1) Lehrer scannt Dokument
2) Email des Dokuments an Eltern
3) Eltern Drucken
4) Schüler füllt aus
5) Eltern scannen
6) Eltern emailen an Lehrer

Das ist jetzt:

1) Lehrer stellt in MSTeams bereit
2) Manchmal: Druck
3) Schüler bearbeitet
4) Manchmal: Schüler macht Foto
5) Schüler lädt Ergebnis in MSTeams hoch

Also das ist schon ein Schritt weiter, das System hat aber Schwächen:

1) Passwortverwaltung liegt bei Lehrern
2) keine Einsicht für Eltern

Schüler können heute Passwörter! Und ja, es wird passieren, daß Passwörter vergessen werden und nicht funktionieren, aber was gar nicht geht, ist die Einsicht von Lehrern in Schülerchats – dabei auch die Empfehlung der Schule, Eltern sollten doch den Login des Kindes verwenden. So funktionieren digitale Prozesse nicht. Benötigt wird ein Zugang für Eltern zu Teams, wo z.B. Elternbeiratsarbeit ebenfalls geleistet werden kann, so wie auch die digitale Kommunikation mit Lehrern. Email ist hier einfach unpraktisch. Zudem brauchen die Kinder Vertraulichkeit in ihren Accounts und Kontrolle über ihre Zugangsdaten. Password Self service ist nötig bei Vertraulichkeit des Passworts. Ich habe letztes Jahr im Zuge der Projektwoche ein Datenschutz-Training für die Schüler gehalten, da waren Passwörter ein grosses Thema – nun kann es nur durch Lehrer gesetzt und geändert werden. WTF?

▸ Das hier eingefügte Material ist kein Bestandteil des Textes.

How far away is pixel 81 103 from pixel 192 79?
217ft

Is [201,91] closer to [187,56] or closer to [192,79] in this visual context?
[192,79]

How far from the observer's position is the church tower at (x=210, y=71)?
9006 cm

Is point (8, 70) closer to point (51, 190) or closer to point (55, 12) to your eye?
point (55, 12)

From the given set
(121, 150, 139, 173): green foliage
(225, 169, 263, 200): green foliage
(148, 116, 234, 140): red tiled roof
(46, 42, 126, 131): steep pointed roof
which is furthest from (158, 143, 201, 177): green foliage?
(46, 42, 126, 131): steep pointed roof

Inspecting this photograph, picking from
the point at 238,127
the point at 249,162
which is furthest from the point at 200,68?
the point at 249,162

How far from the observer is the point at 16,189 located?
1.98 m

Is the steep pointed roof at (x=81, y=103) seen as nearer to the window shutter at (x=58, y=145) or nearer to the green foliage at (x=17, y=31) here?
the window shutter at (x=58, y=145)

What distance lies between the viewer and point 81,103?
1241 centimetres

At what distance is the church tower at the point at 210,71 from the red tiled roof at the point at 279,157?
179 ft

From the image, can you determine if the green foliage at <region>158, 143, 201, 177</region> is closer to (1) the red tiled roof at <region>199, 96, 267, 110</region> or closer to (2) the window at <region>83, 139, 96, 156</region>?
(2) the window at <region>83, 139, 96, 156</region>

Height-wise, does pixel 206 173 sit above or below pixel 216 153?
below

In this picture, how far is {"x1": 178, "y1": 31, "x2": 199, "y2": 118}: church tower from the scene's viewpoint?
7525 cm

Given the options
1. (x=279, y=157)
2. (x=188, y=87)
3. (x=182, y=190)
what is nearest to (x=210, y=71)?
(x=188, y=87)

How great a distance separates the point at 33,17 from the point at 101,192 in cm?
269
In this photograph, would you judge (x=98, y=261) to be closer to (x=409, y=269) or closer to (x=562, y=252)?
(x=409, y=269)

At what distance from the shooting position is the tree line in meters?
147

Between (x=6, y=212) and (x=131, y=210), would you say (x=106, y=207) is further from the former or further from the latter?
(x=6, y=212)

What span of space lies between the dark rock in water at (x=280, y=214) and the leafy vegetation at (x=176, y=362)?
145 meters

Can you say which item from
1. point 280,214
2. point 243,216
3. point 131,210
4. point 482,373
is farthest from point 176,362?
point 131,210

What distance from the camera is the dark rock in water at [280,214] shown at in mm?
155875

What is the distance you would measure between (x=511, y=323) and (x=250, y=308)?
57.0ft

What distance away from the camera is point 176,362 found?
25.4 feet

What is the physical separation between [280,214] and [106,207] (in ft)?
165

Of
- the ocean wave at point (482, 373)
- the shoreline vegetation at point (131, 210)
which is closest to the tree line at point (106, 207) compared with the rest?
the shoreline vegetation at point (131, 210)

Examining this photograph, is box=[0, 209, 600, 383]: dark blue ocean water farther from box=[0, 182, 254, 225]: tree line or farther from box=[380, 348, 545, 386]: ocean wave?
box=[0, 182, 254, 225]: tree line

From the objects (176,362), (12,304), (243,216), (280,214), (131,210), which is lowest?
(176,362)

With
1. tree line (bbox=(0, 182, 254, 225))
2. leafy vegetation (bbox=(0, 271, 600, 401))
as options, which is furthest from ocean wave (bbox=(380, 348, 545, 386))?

So, wir haben also eine Plattform (wie auch immer die heissen mag, MS Teams oder ein LMS (learning management system), Kommunikation ist also soweit gesichert.

Jetzt trainieren wir die Lehrer im Umgang damit. Ich habe viel Zeit darauf verwendet, jemanden in meinem Bekanntenkreis im Umgang mit Zoom zu unterstützen. Sie kann nun BreakOut Sessions initiieren, Whiteboards und den Chat nutzen, hat die erweiterten Kamerafunktionen nicht nur verstanden, sondern damit ist nun richtig gutes Training von Gruppen möglich. Das ist das Werkzeug, daß Lehrer brauchen, zusammen mit dem Willen, die pädagogischen Aspekte der Ausbildung mit umzusetzen. Und das wird an Tag1 schwieriger sein als an Tag30. Es geht.
Seit vielen Jahren bilde ich mich online weiter. Microsoft Zertifizierungen, iOS Programmierungen, SCRUM etc, sind alles Methodiken die sich gut digital vermitteln lassen.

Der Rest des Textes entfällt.